Venezuela, le donna scappano in Colombia dove si prostituiscono per sfamare le famiglie (foto Ansa)

ROMA – Le venezuelane stanno scappando dal paese in preda a una gravissima crisi economica e per sfamare le famiglie si prostituiscono in Colombia.

Spesso sono donne che in Venezuela erano insegnanti, agenti di polizia, consegnavano giornali ma qui, prive di documenti finiscono per lavorare in sordidi bar, il clima tropicale le espone a infezioni e malattie come la malaria.

Lo psicologo Jhon Jaimes afferma che le donne che si prostituiscono in Colombia soffrono di “ansia, depressione, disturbo da stress post-traumatico”. Patricia, 30 anni e madre di 3 figli, è stata picchiata, violentata e sodomizzata da un cliente ubriaco in un bordello di Calamar, dove circa 60 venezuelane lavorano come prostitute, scrive il Daily Mail. La regione è un centro del narcotraffico e una roccaforte dei dissidenti ex guerriglieri delle FARC. Anche un’insegnante di storia e geografia, 26 anni e che sostiene di chiamarsi Alegria è scappata a Calamar: in Venezuela guadagnava solo 312.000 bolivar al mese, meno di un dollaro.

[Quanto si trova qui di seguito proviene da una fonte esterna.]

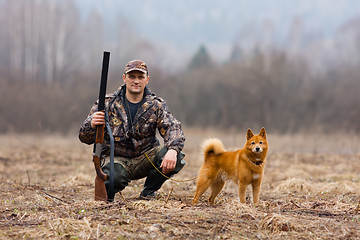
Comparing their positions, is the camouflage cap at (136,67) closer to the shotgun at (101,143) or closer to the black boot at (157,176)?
the shotgun at (101,143)

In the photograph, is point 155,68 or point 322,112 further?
point 155,68

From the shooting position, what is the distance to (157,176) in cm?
507

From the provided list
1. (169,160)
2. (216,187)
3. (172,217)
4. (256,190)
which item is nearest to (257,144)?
(256,190)

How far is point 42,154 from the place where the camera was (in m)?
12.2

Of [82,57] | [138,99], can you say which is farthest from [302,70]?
[138,99]

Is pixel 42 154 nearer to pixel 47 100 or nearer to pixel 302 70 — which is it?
pixel 47 100

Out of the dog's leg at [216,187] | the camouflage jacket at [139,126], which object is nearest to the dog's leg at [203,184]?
the dog's leg at [216,187]

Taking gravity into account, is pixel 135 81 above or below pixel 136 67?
below

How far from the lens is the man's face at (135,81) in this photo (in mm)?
4848

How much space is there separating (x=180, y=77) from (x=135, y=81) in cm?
2491

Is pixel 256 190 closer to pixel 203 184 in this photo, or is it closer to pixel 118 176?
pixel 203 184

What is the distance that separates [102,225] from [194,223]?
785 mm

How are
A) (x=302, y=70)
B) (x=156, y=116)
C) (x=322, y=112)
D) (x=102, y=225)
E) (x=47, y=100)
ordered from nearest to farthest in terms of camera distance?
(x=102, y=225), (x=156, y=116), (x=47, y=100), (x=322, y=112), (x=302, y=70)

“Lo stipendio non era sufficiente nemmeno per un pacco di pasta” ha detto ad AFP. Con altre nove donne, Alegria si prostituisce ogni notte in un bar della città che conta 3.000 persone, un cliente paga tra i 37.000 e i 50.000 pesos (11-16 dollari), di cui 7.000 vengono trattenuti dal gestore del bordello. In una serata “che va bene”, Alegria può guadagnare tra i 30 e i 100 dollari. Joli, 35 anni, è un’altra vittima della povertà in Venezuela, ad AFP ha detto:”Non abbiamo mai avuto intenzione di prostituirci, lo facciamo a causa della crisi”. Joli consegnava giornali ma nel 2016 ha perso il lavoro perché “non c’era più carta per stamparli”. Ha lasciato i tre figli con la madre e quando ha attraversato il confine con la Colombia senza passaporto, con sé aveva solo i vestiti che indossava. A causa dell’accento venezuelano non riusciva nemmeno a trovare lavoro come donna delle pulizie ed è finita a prostituirsi a Calamar. “Mi sono ritrovata con le spalle al muro” ha detto Joli. Dal 2015, secondo le Nazioni Unite, dal Venezuela stretto nella morsa della crisi, sono scappate circa 1,9 milioni di personei; dopo anni di cattiva gestione finanziaria e quattro di recessione, la povertà è aumentata in modo vertiginoso. Il Fondo Monetario Internazionale prevede che entro la fine dell’anno il Venezuela si avvierà verso un’esplosione tendenziale dei prezzi di 1.400.000% e salirà a 10.000.000% nel 2019.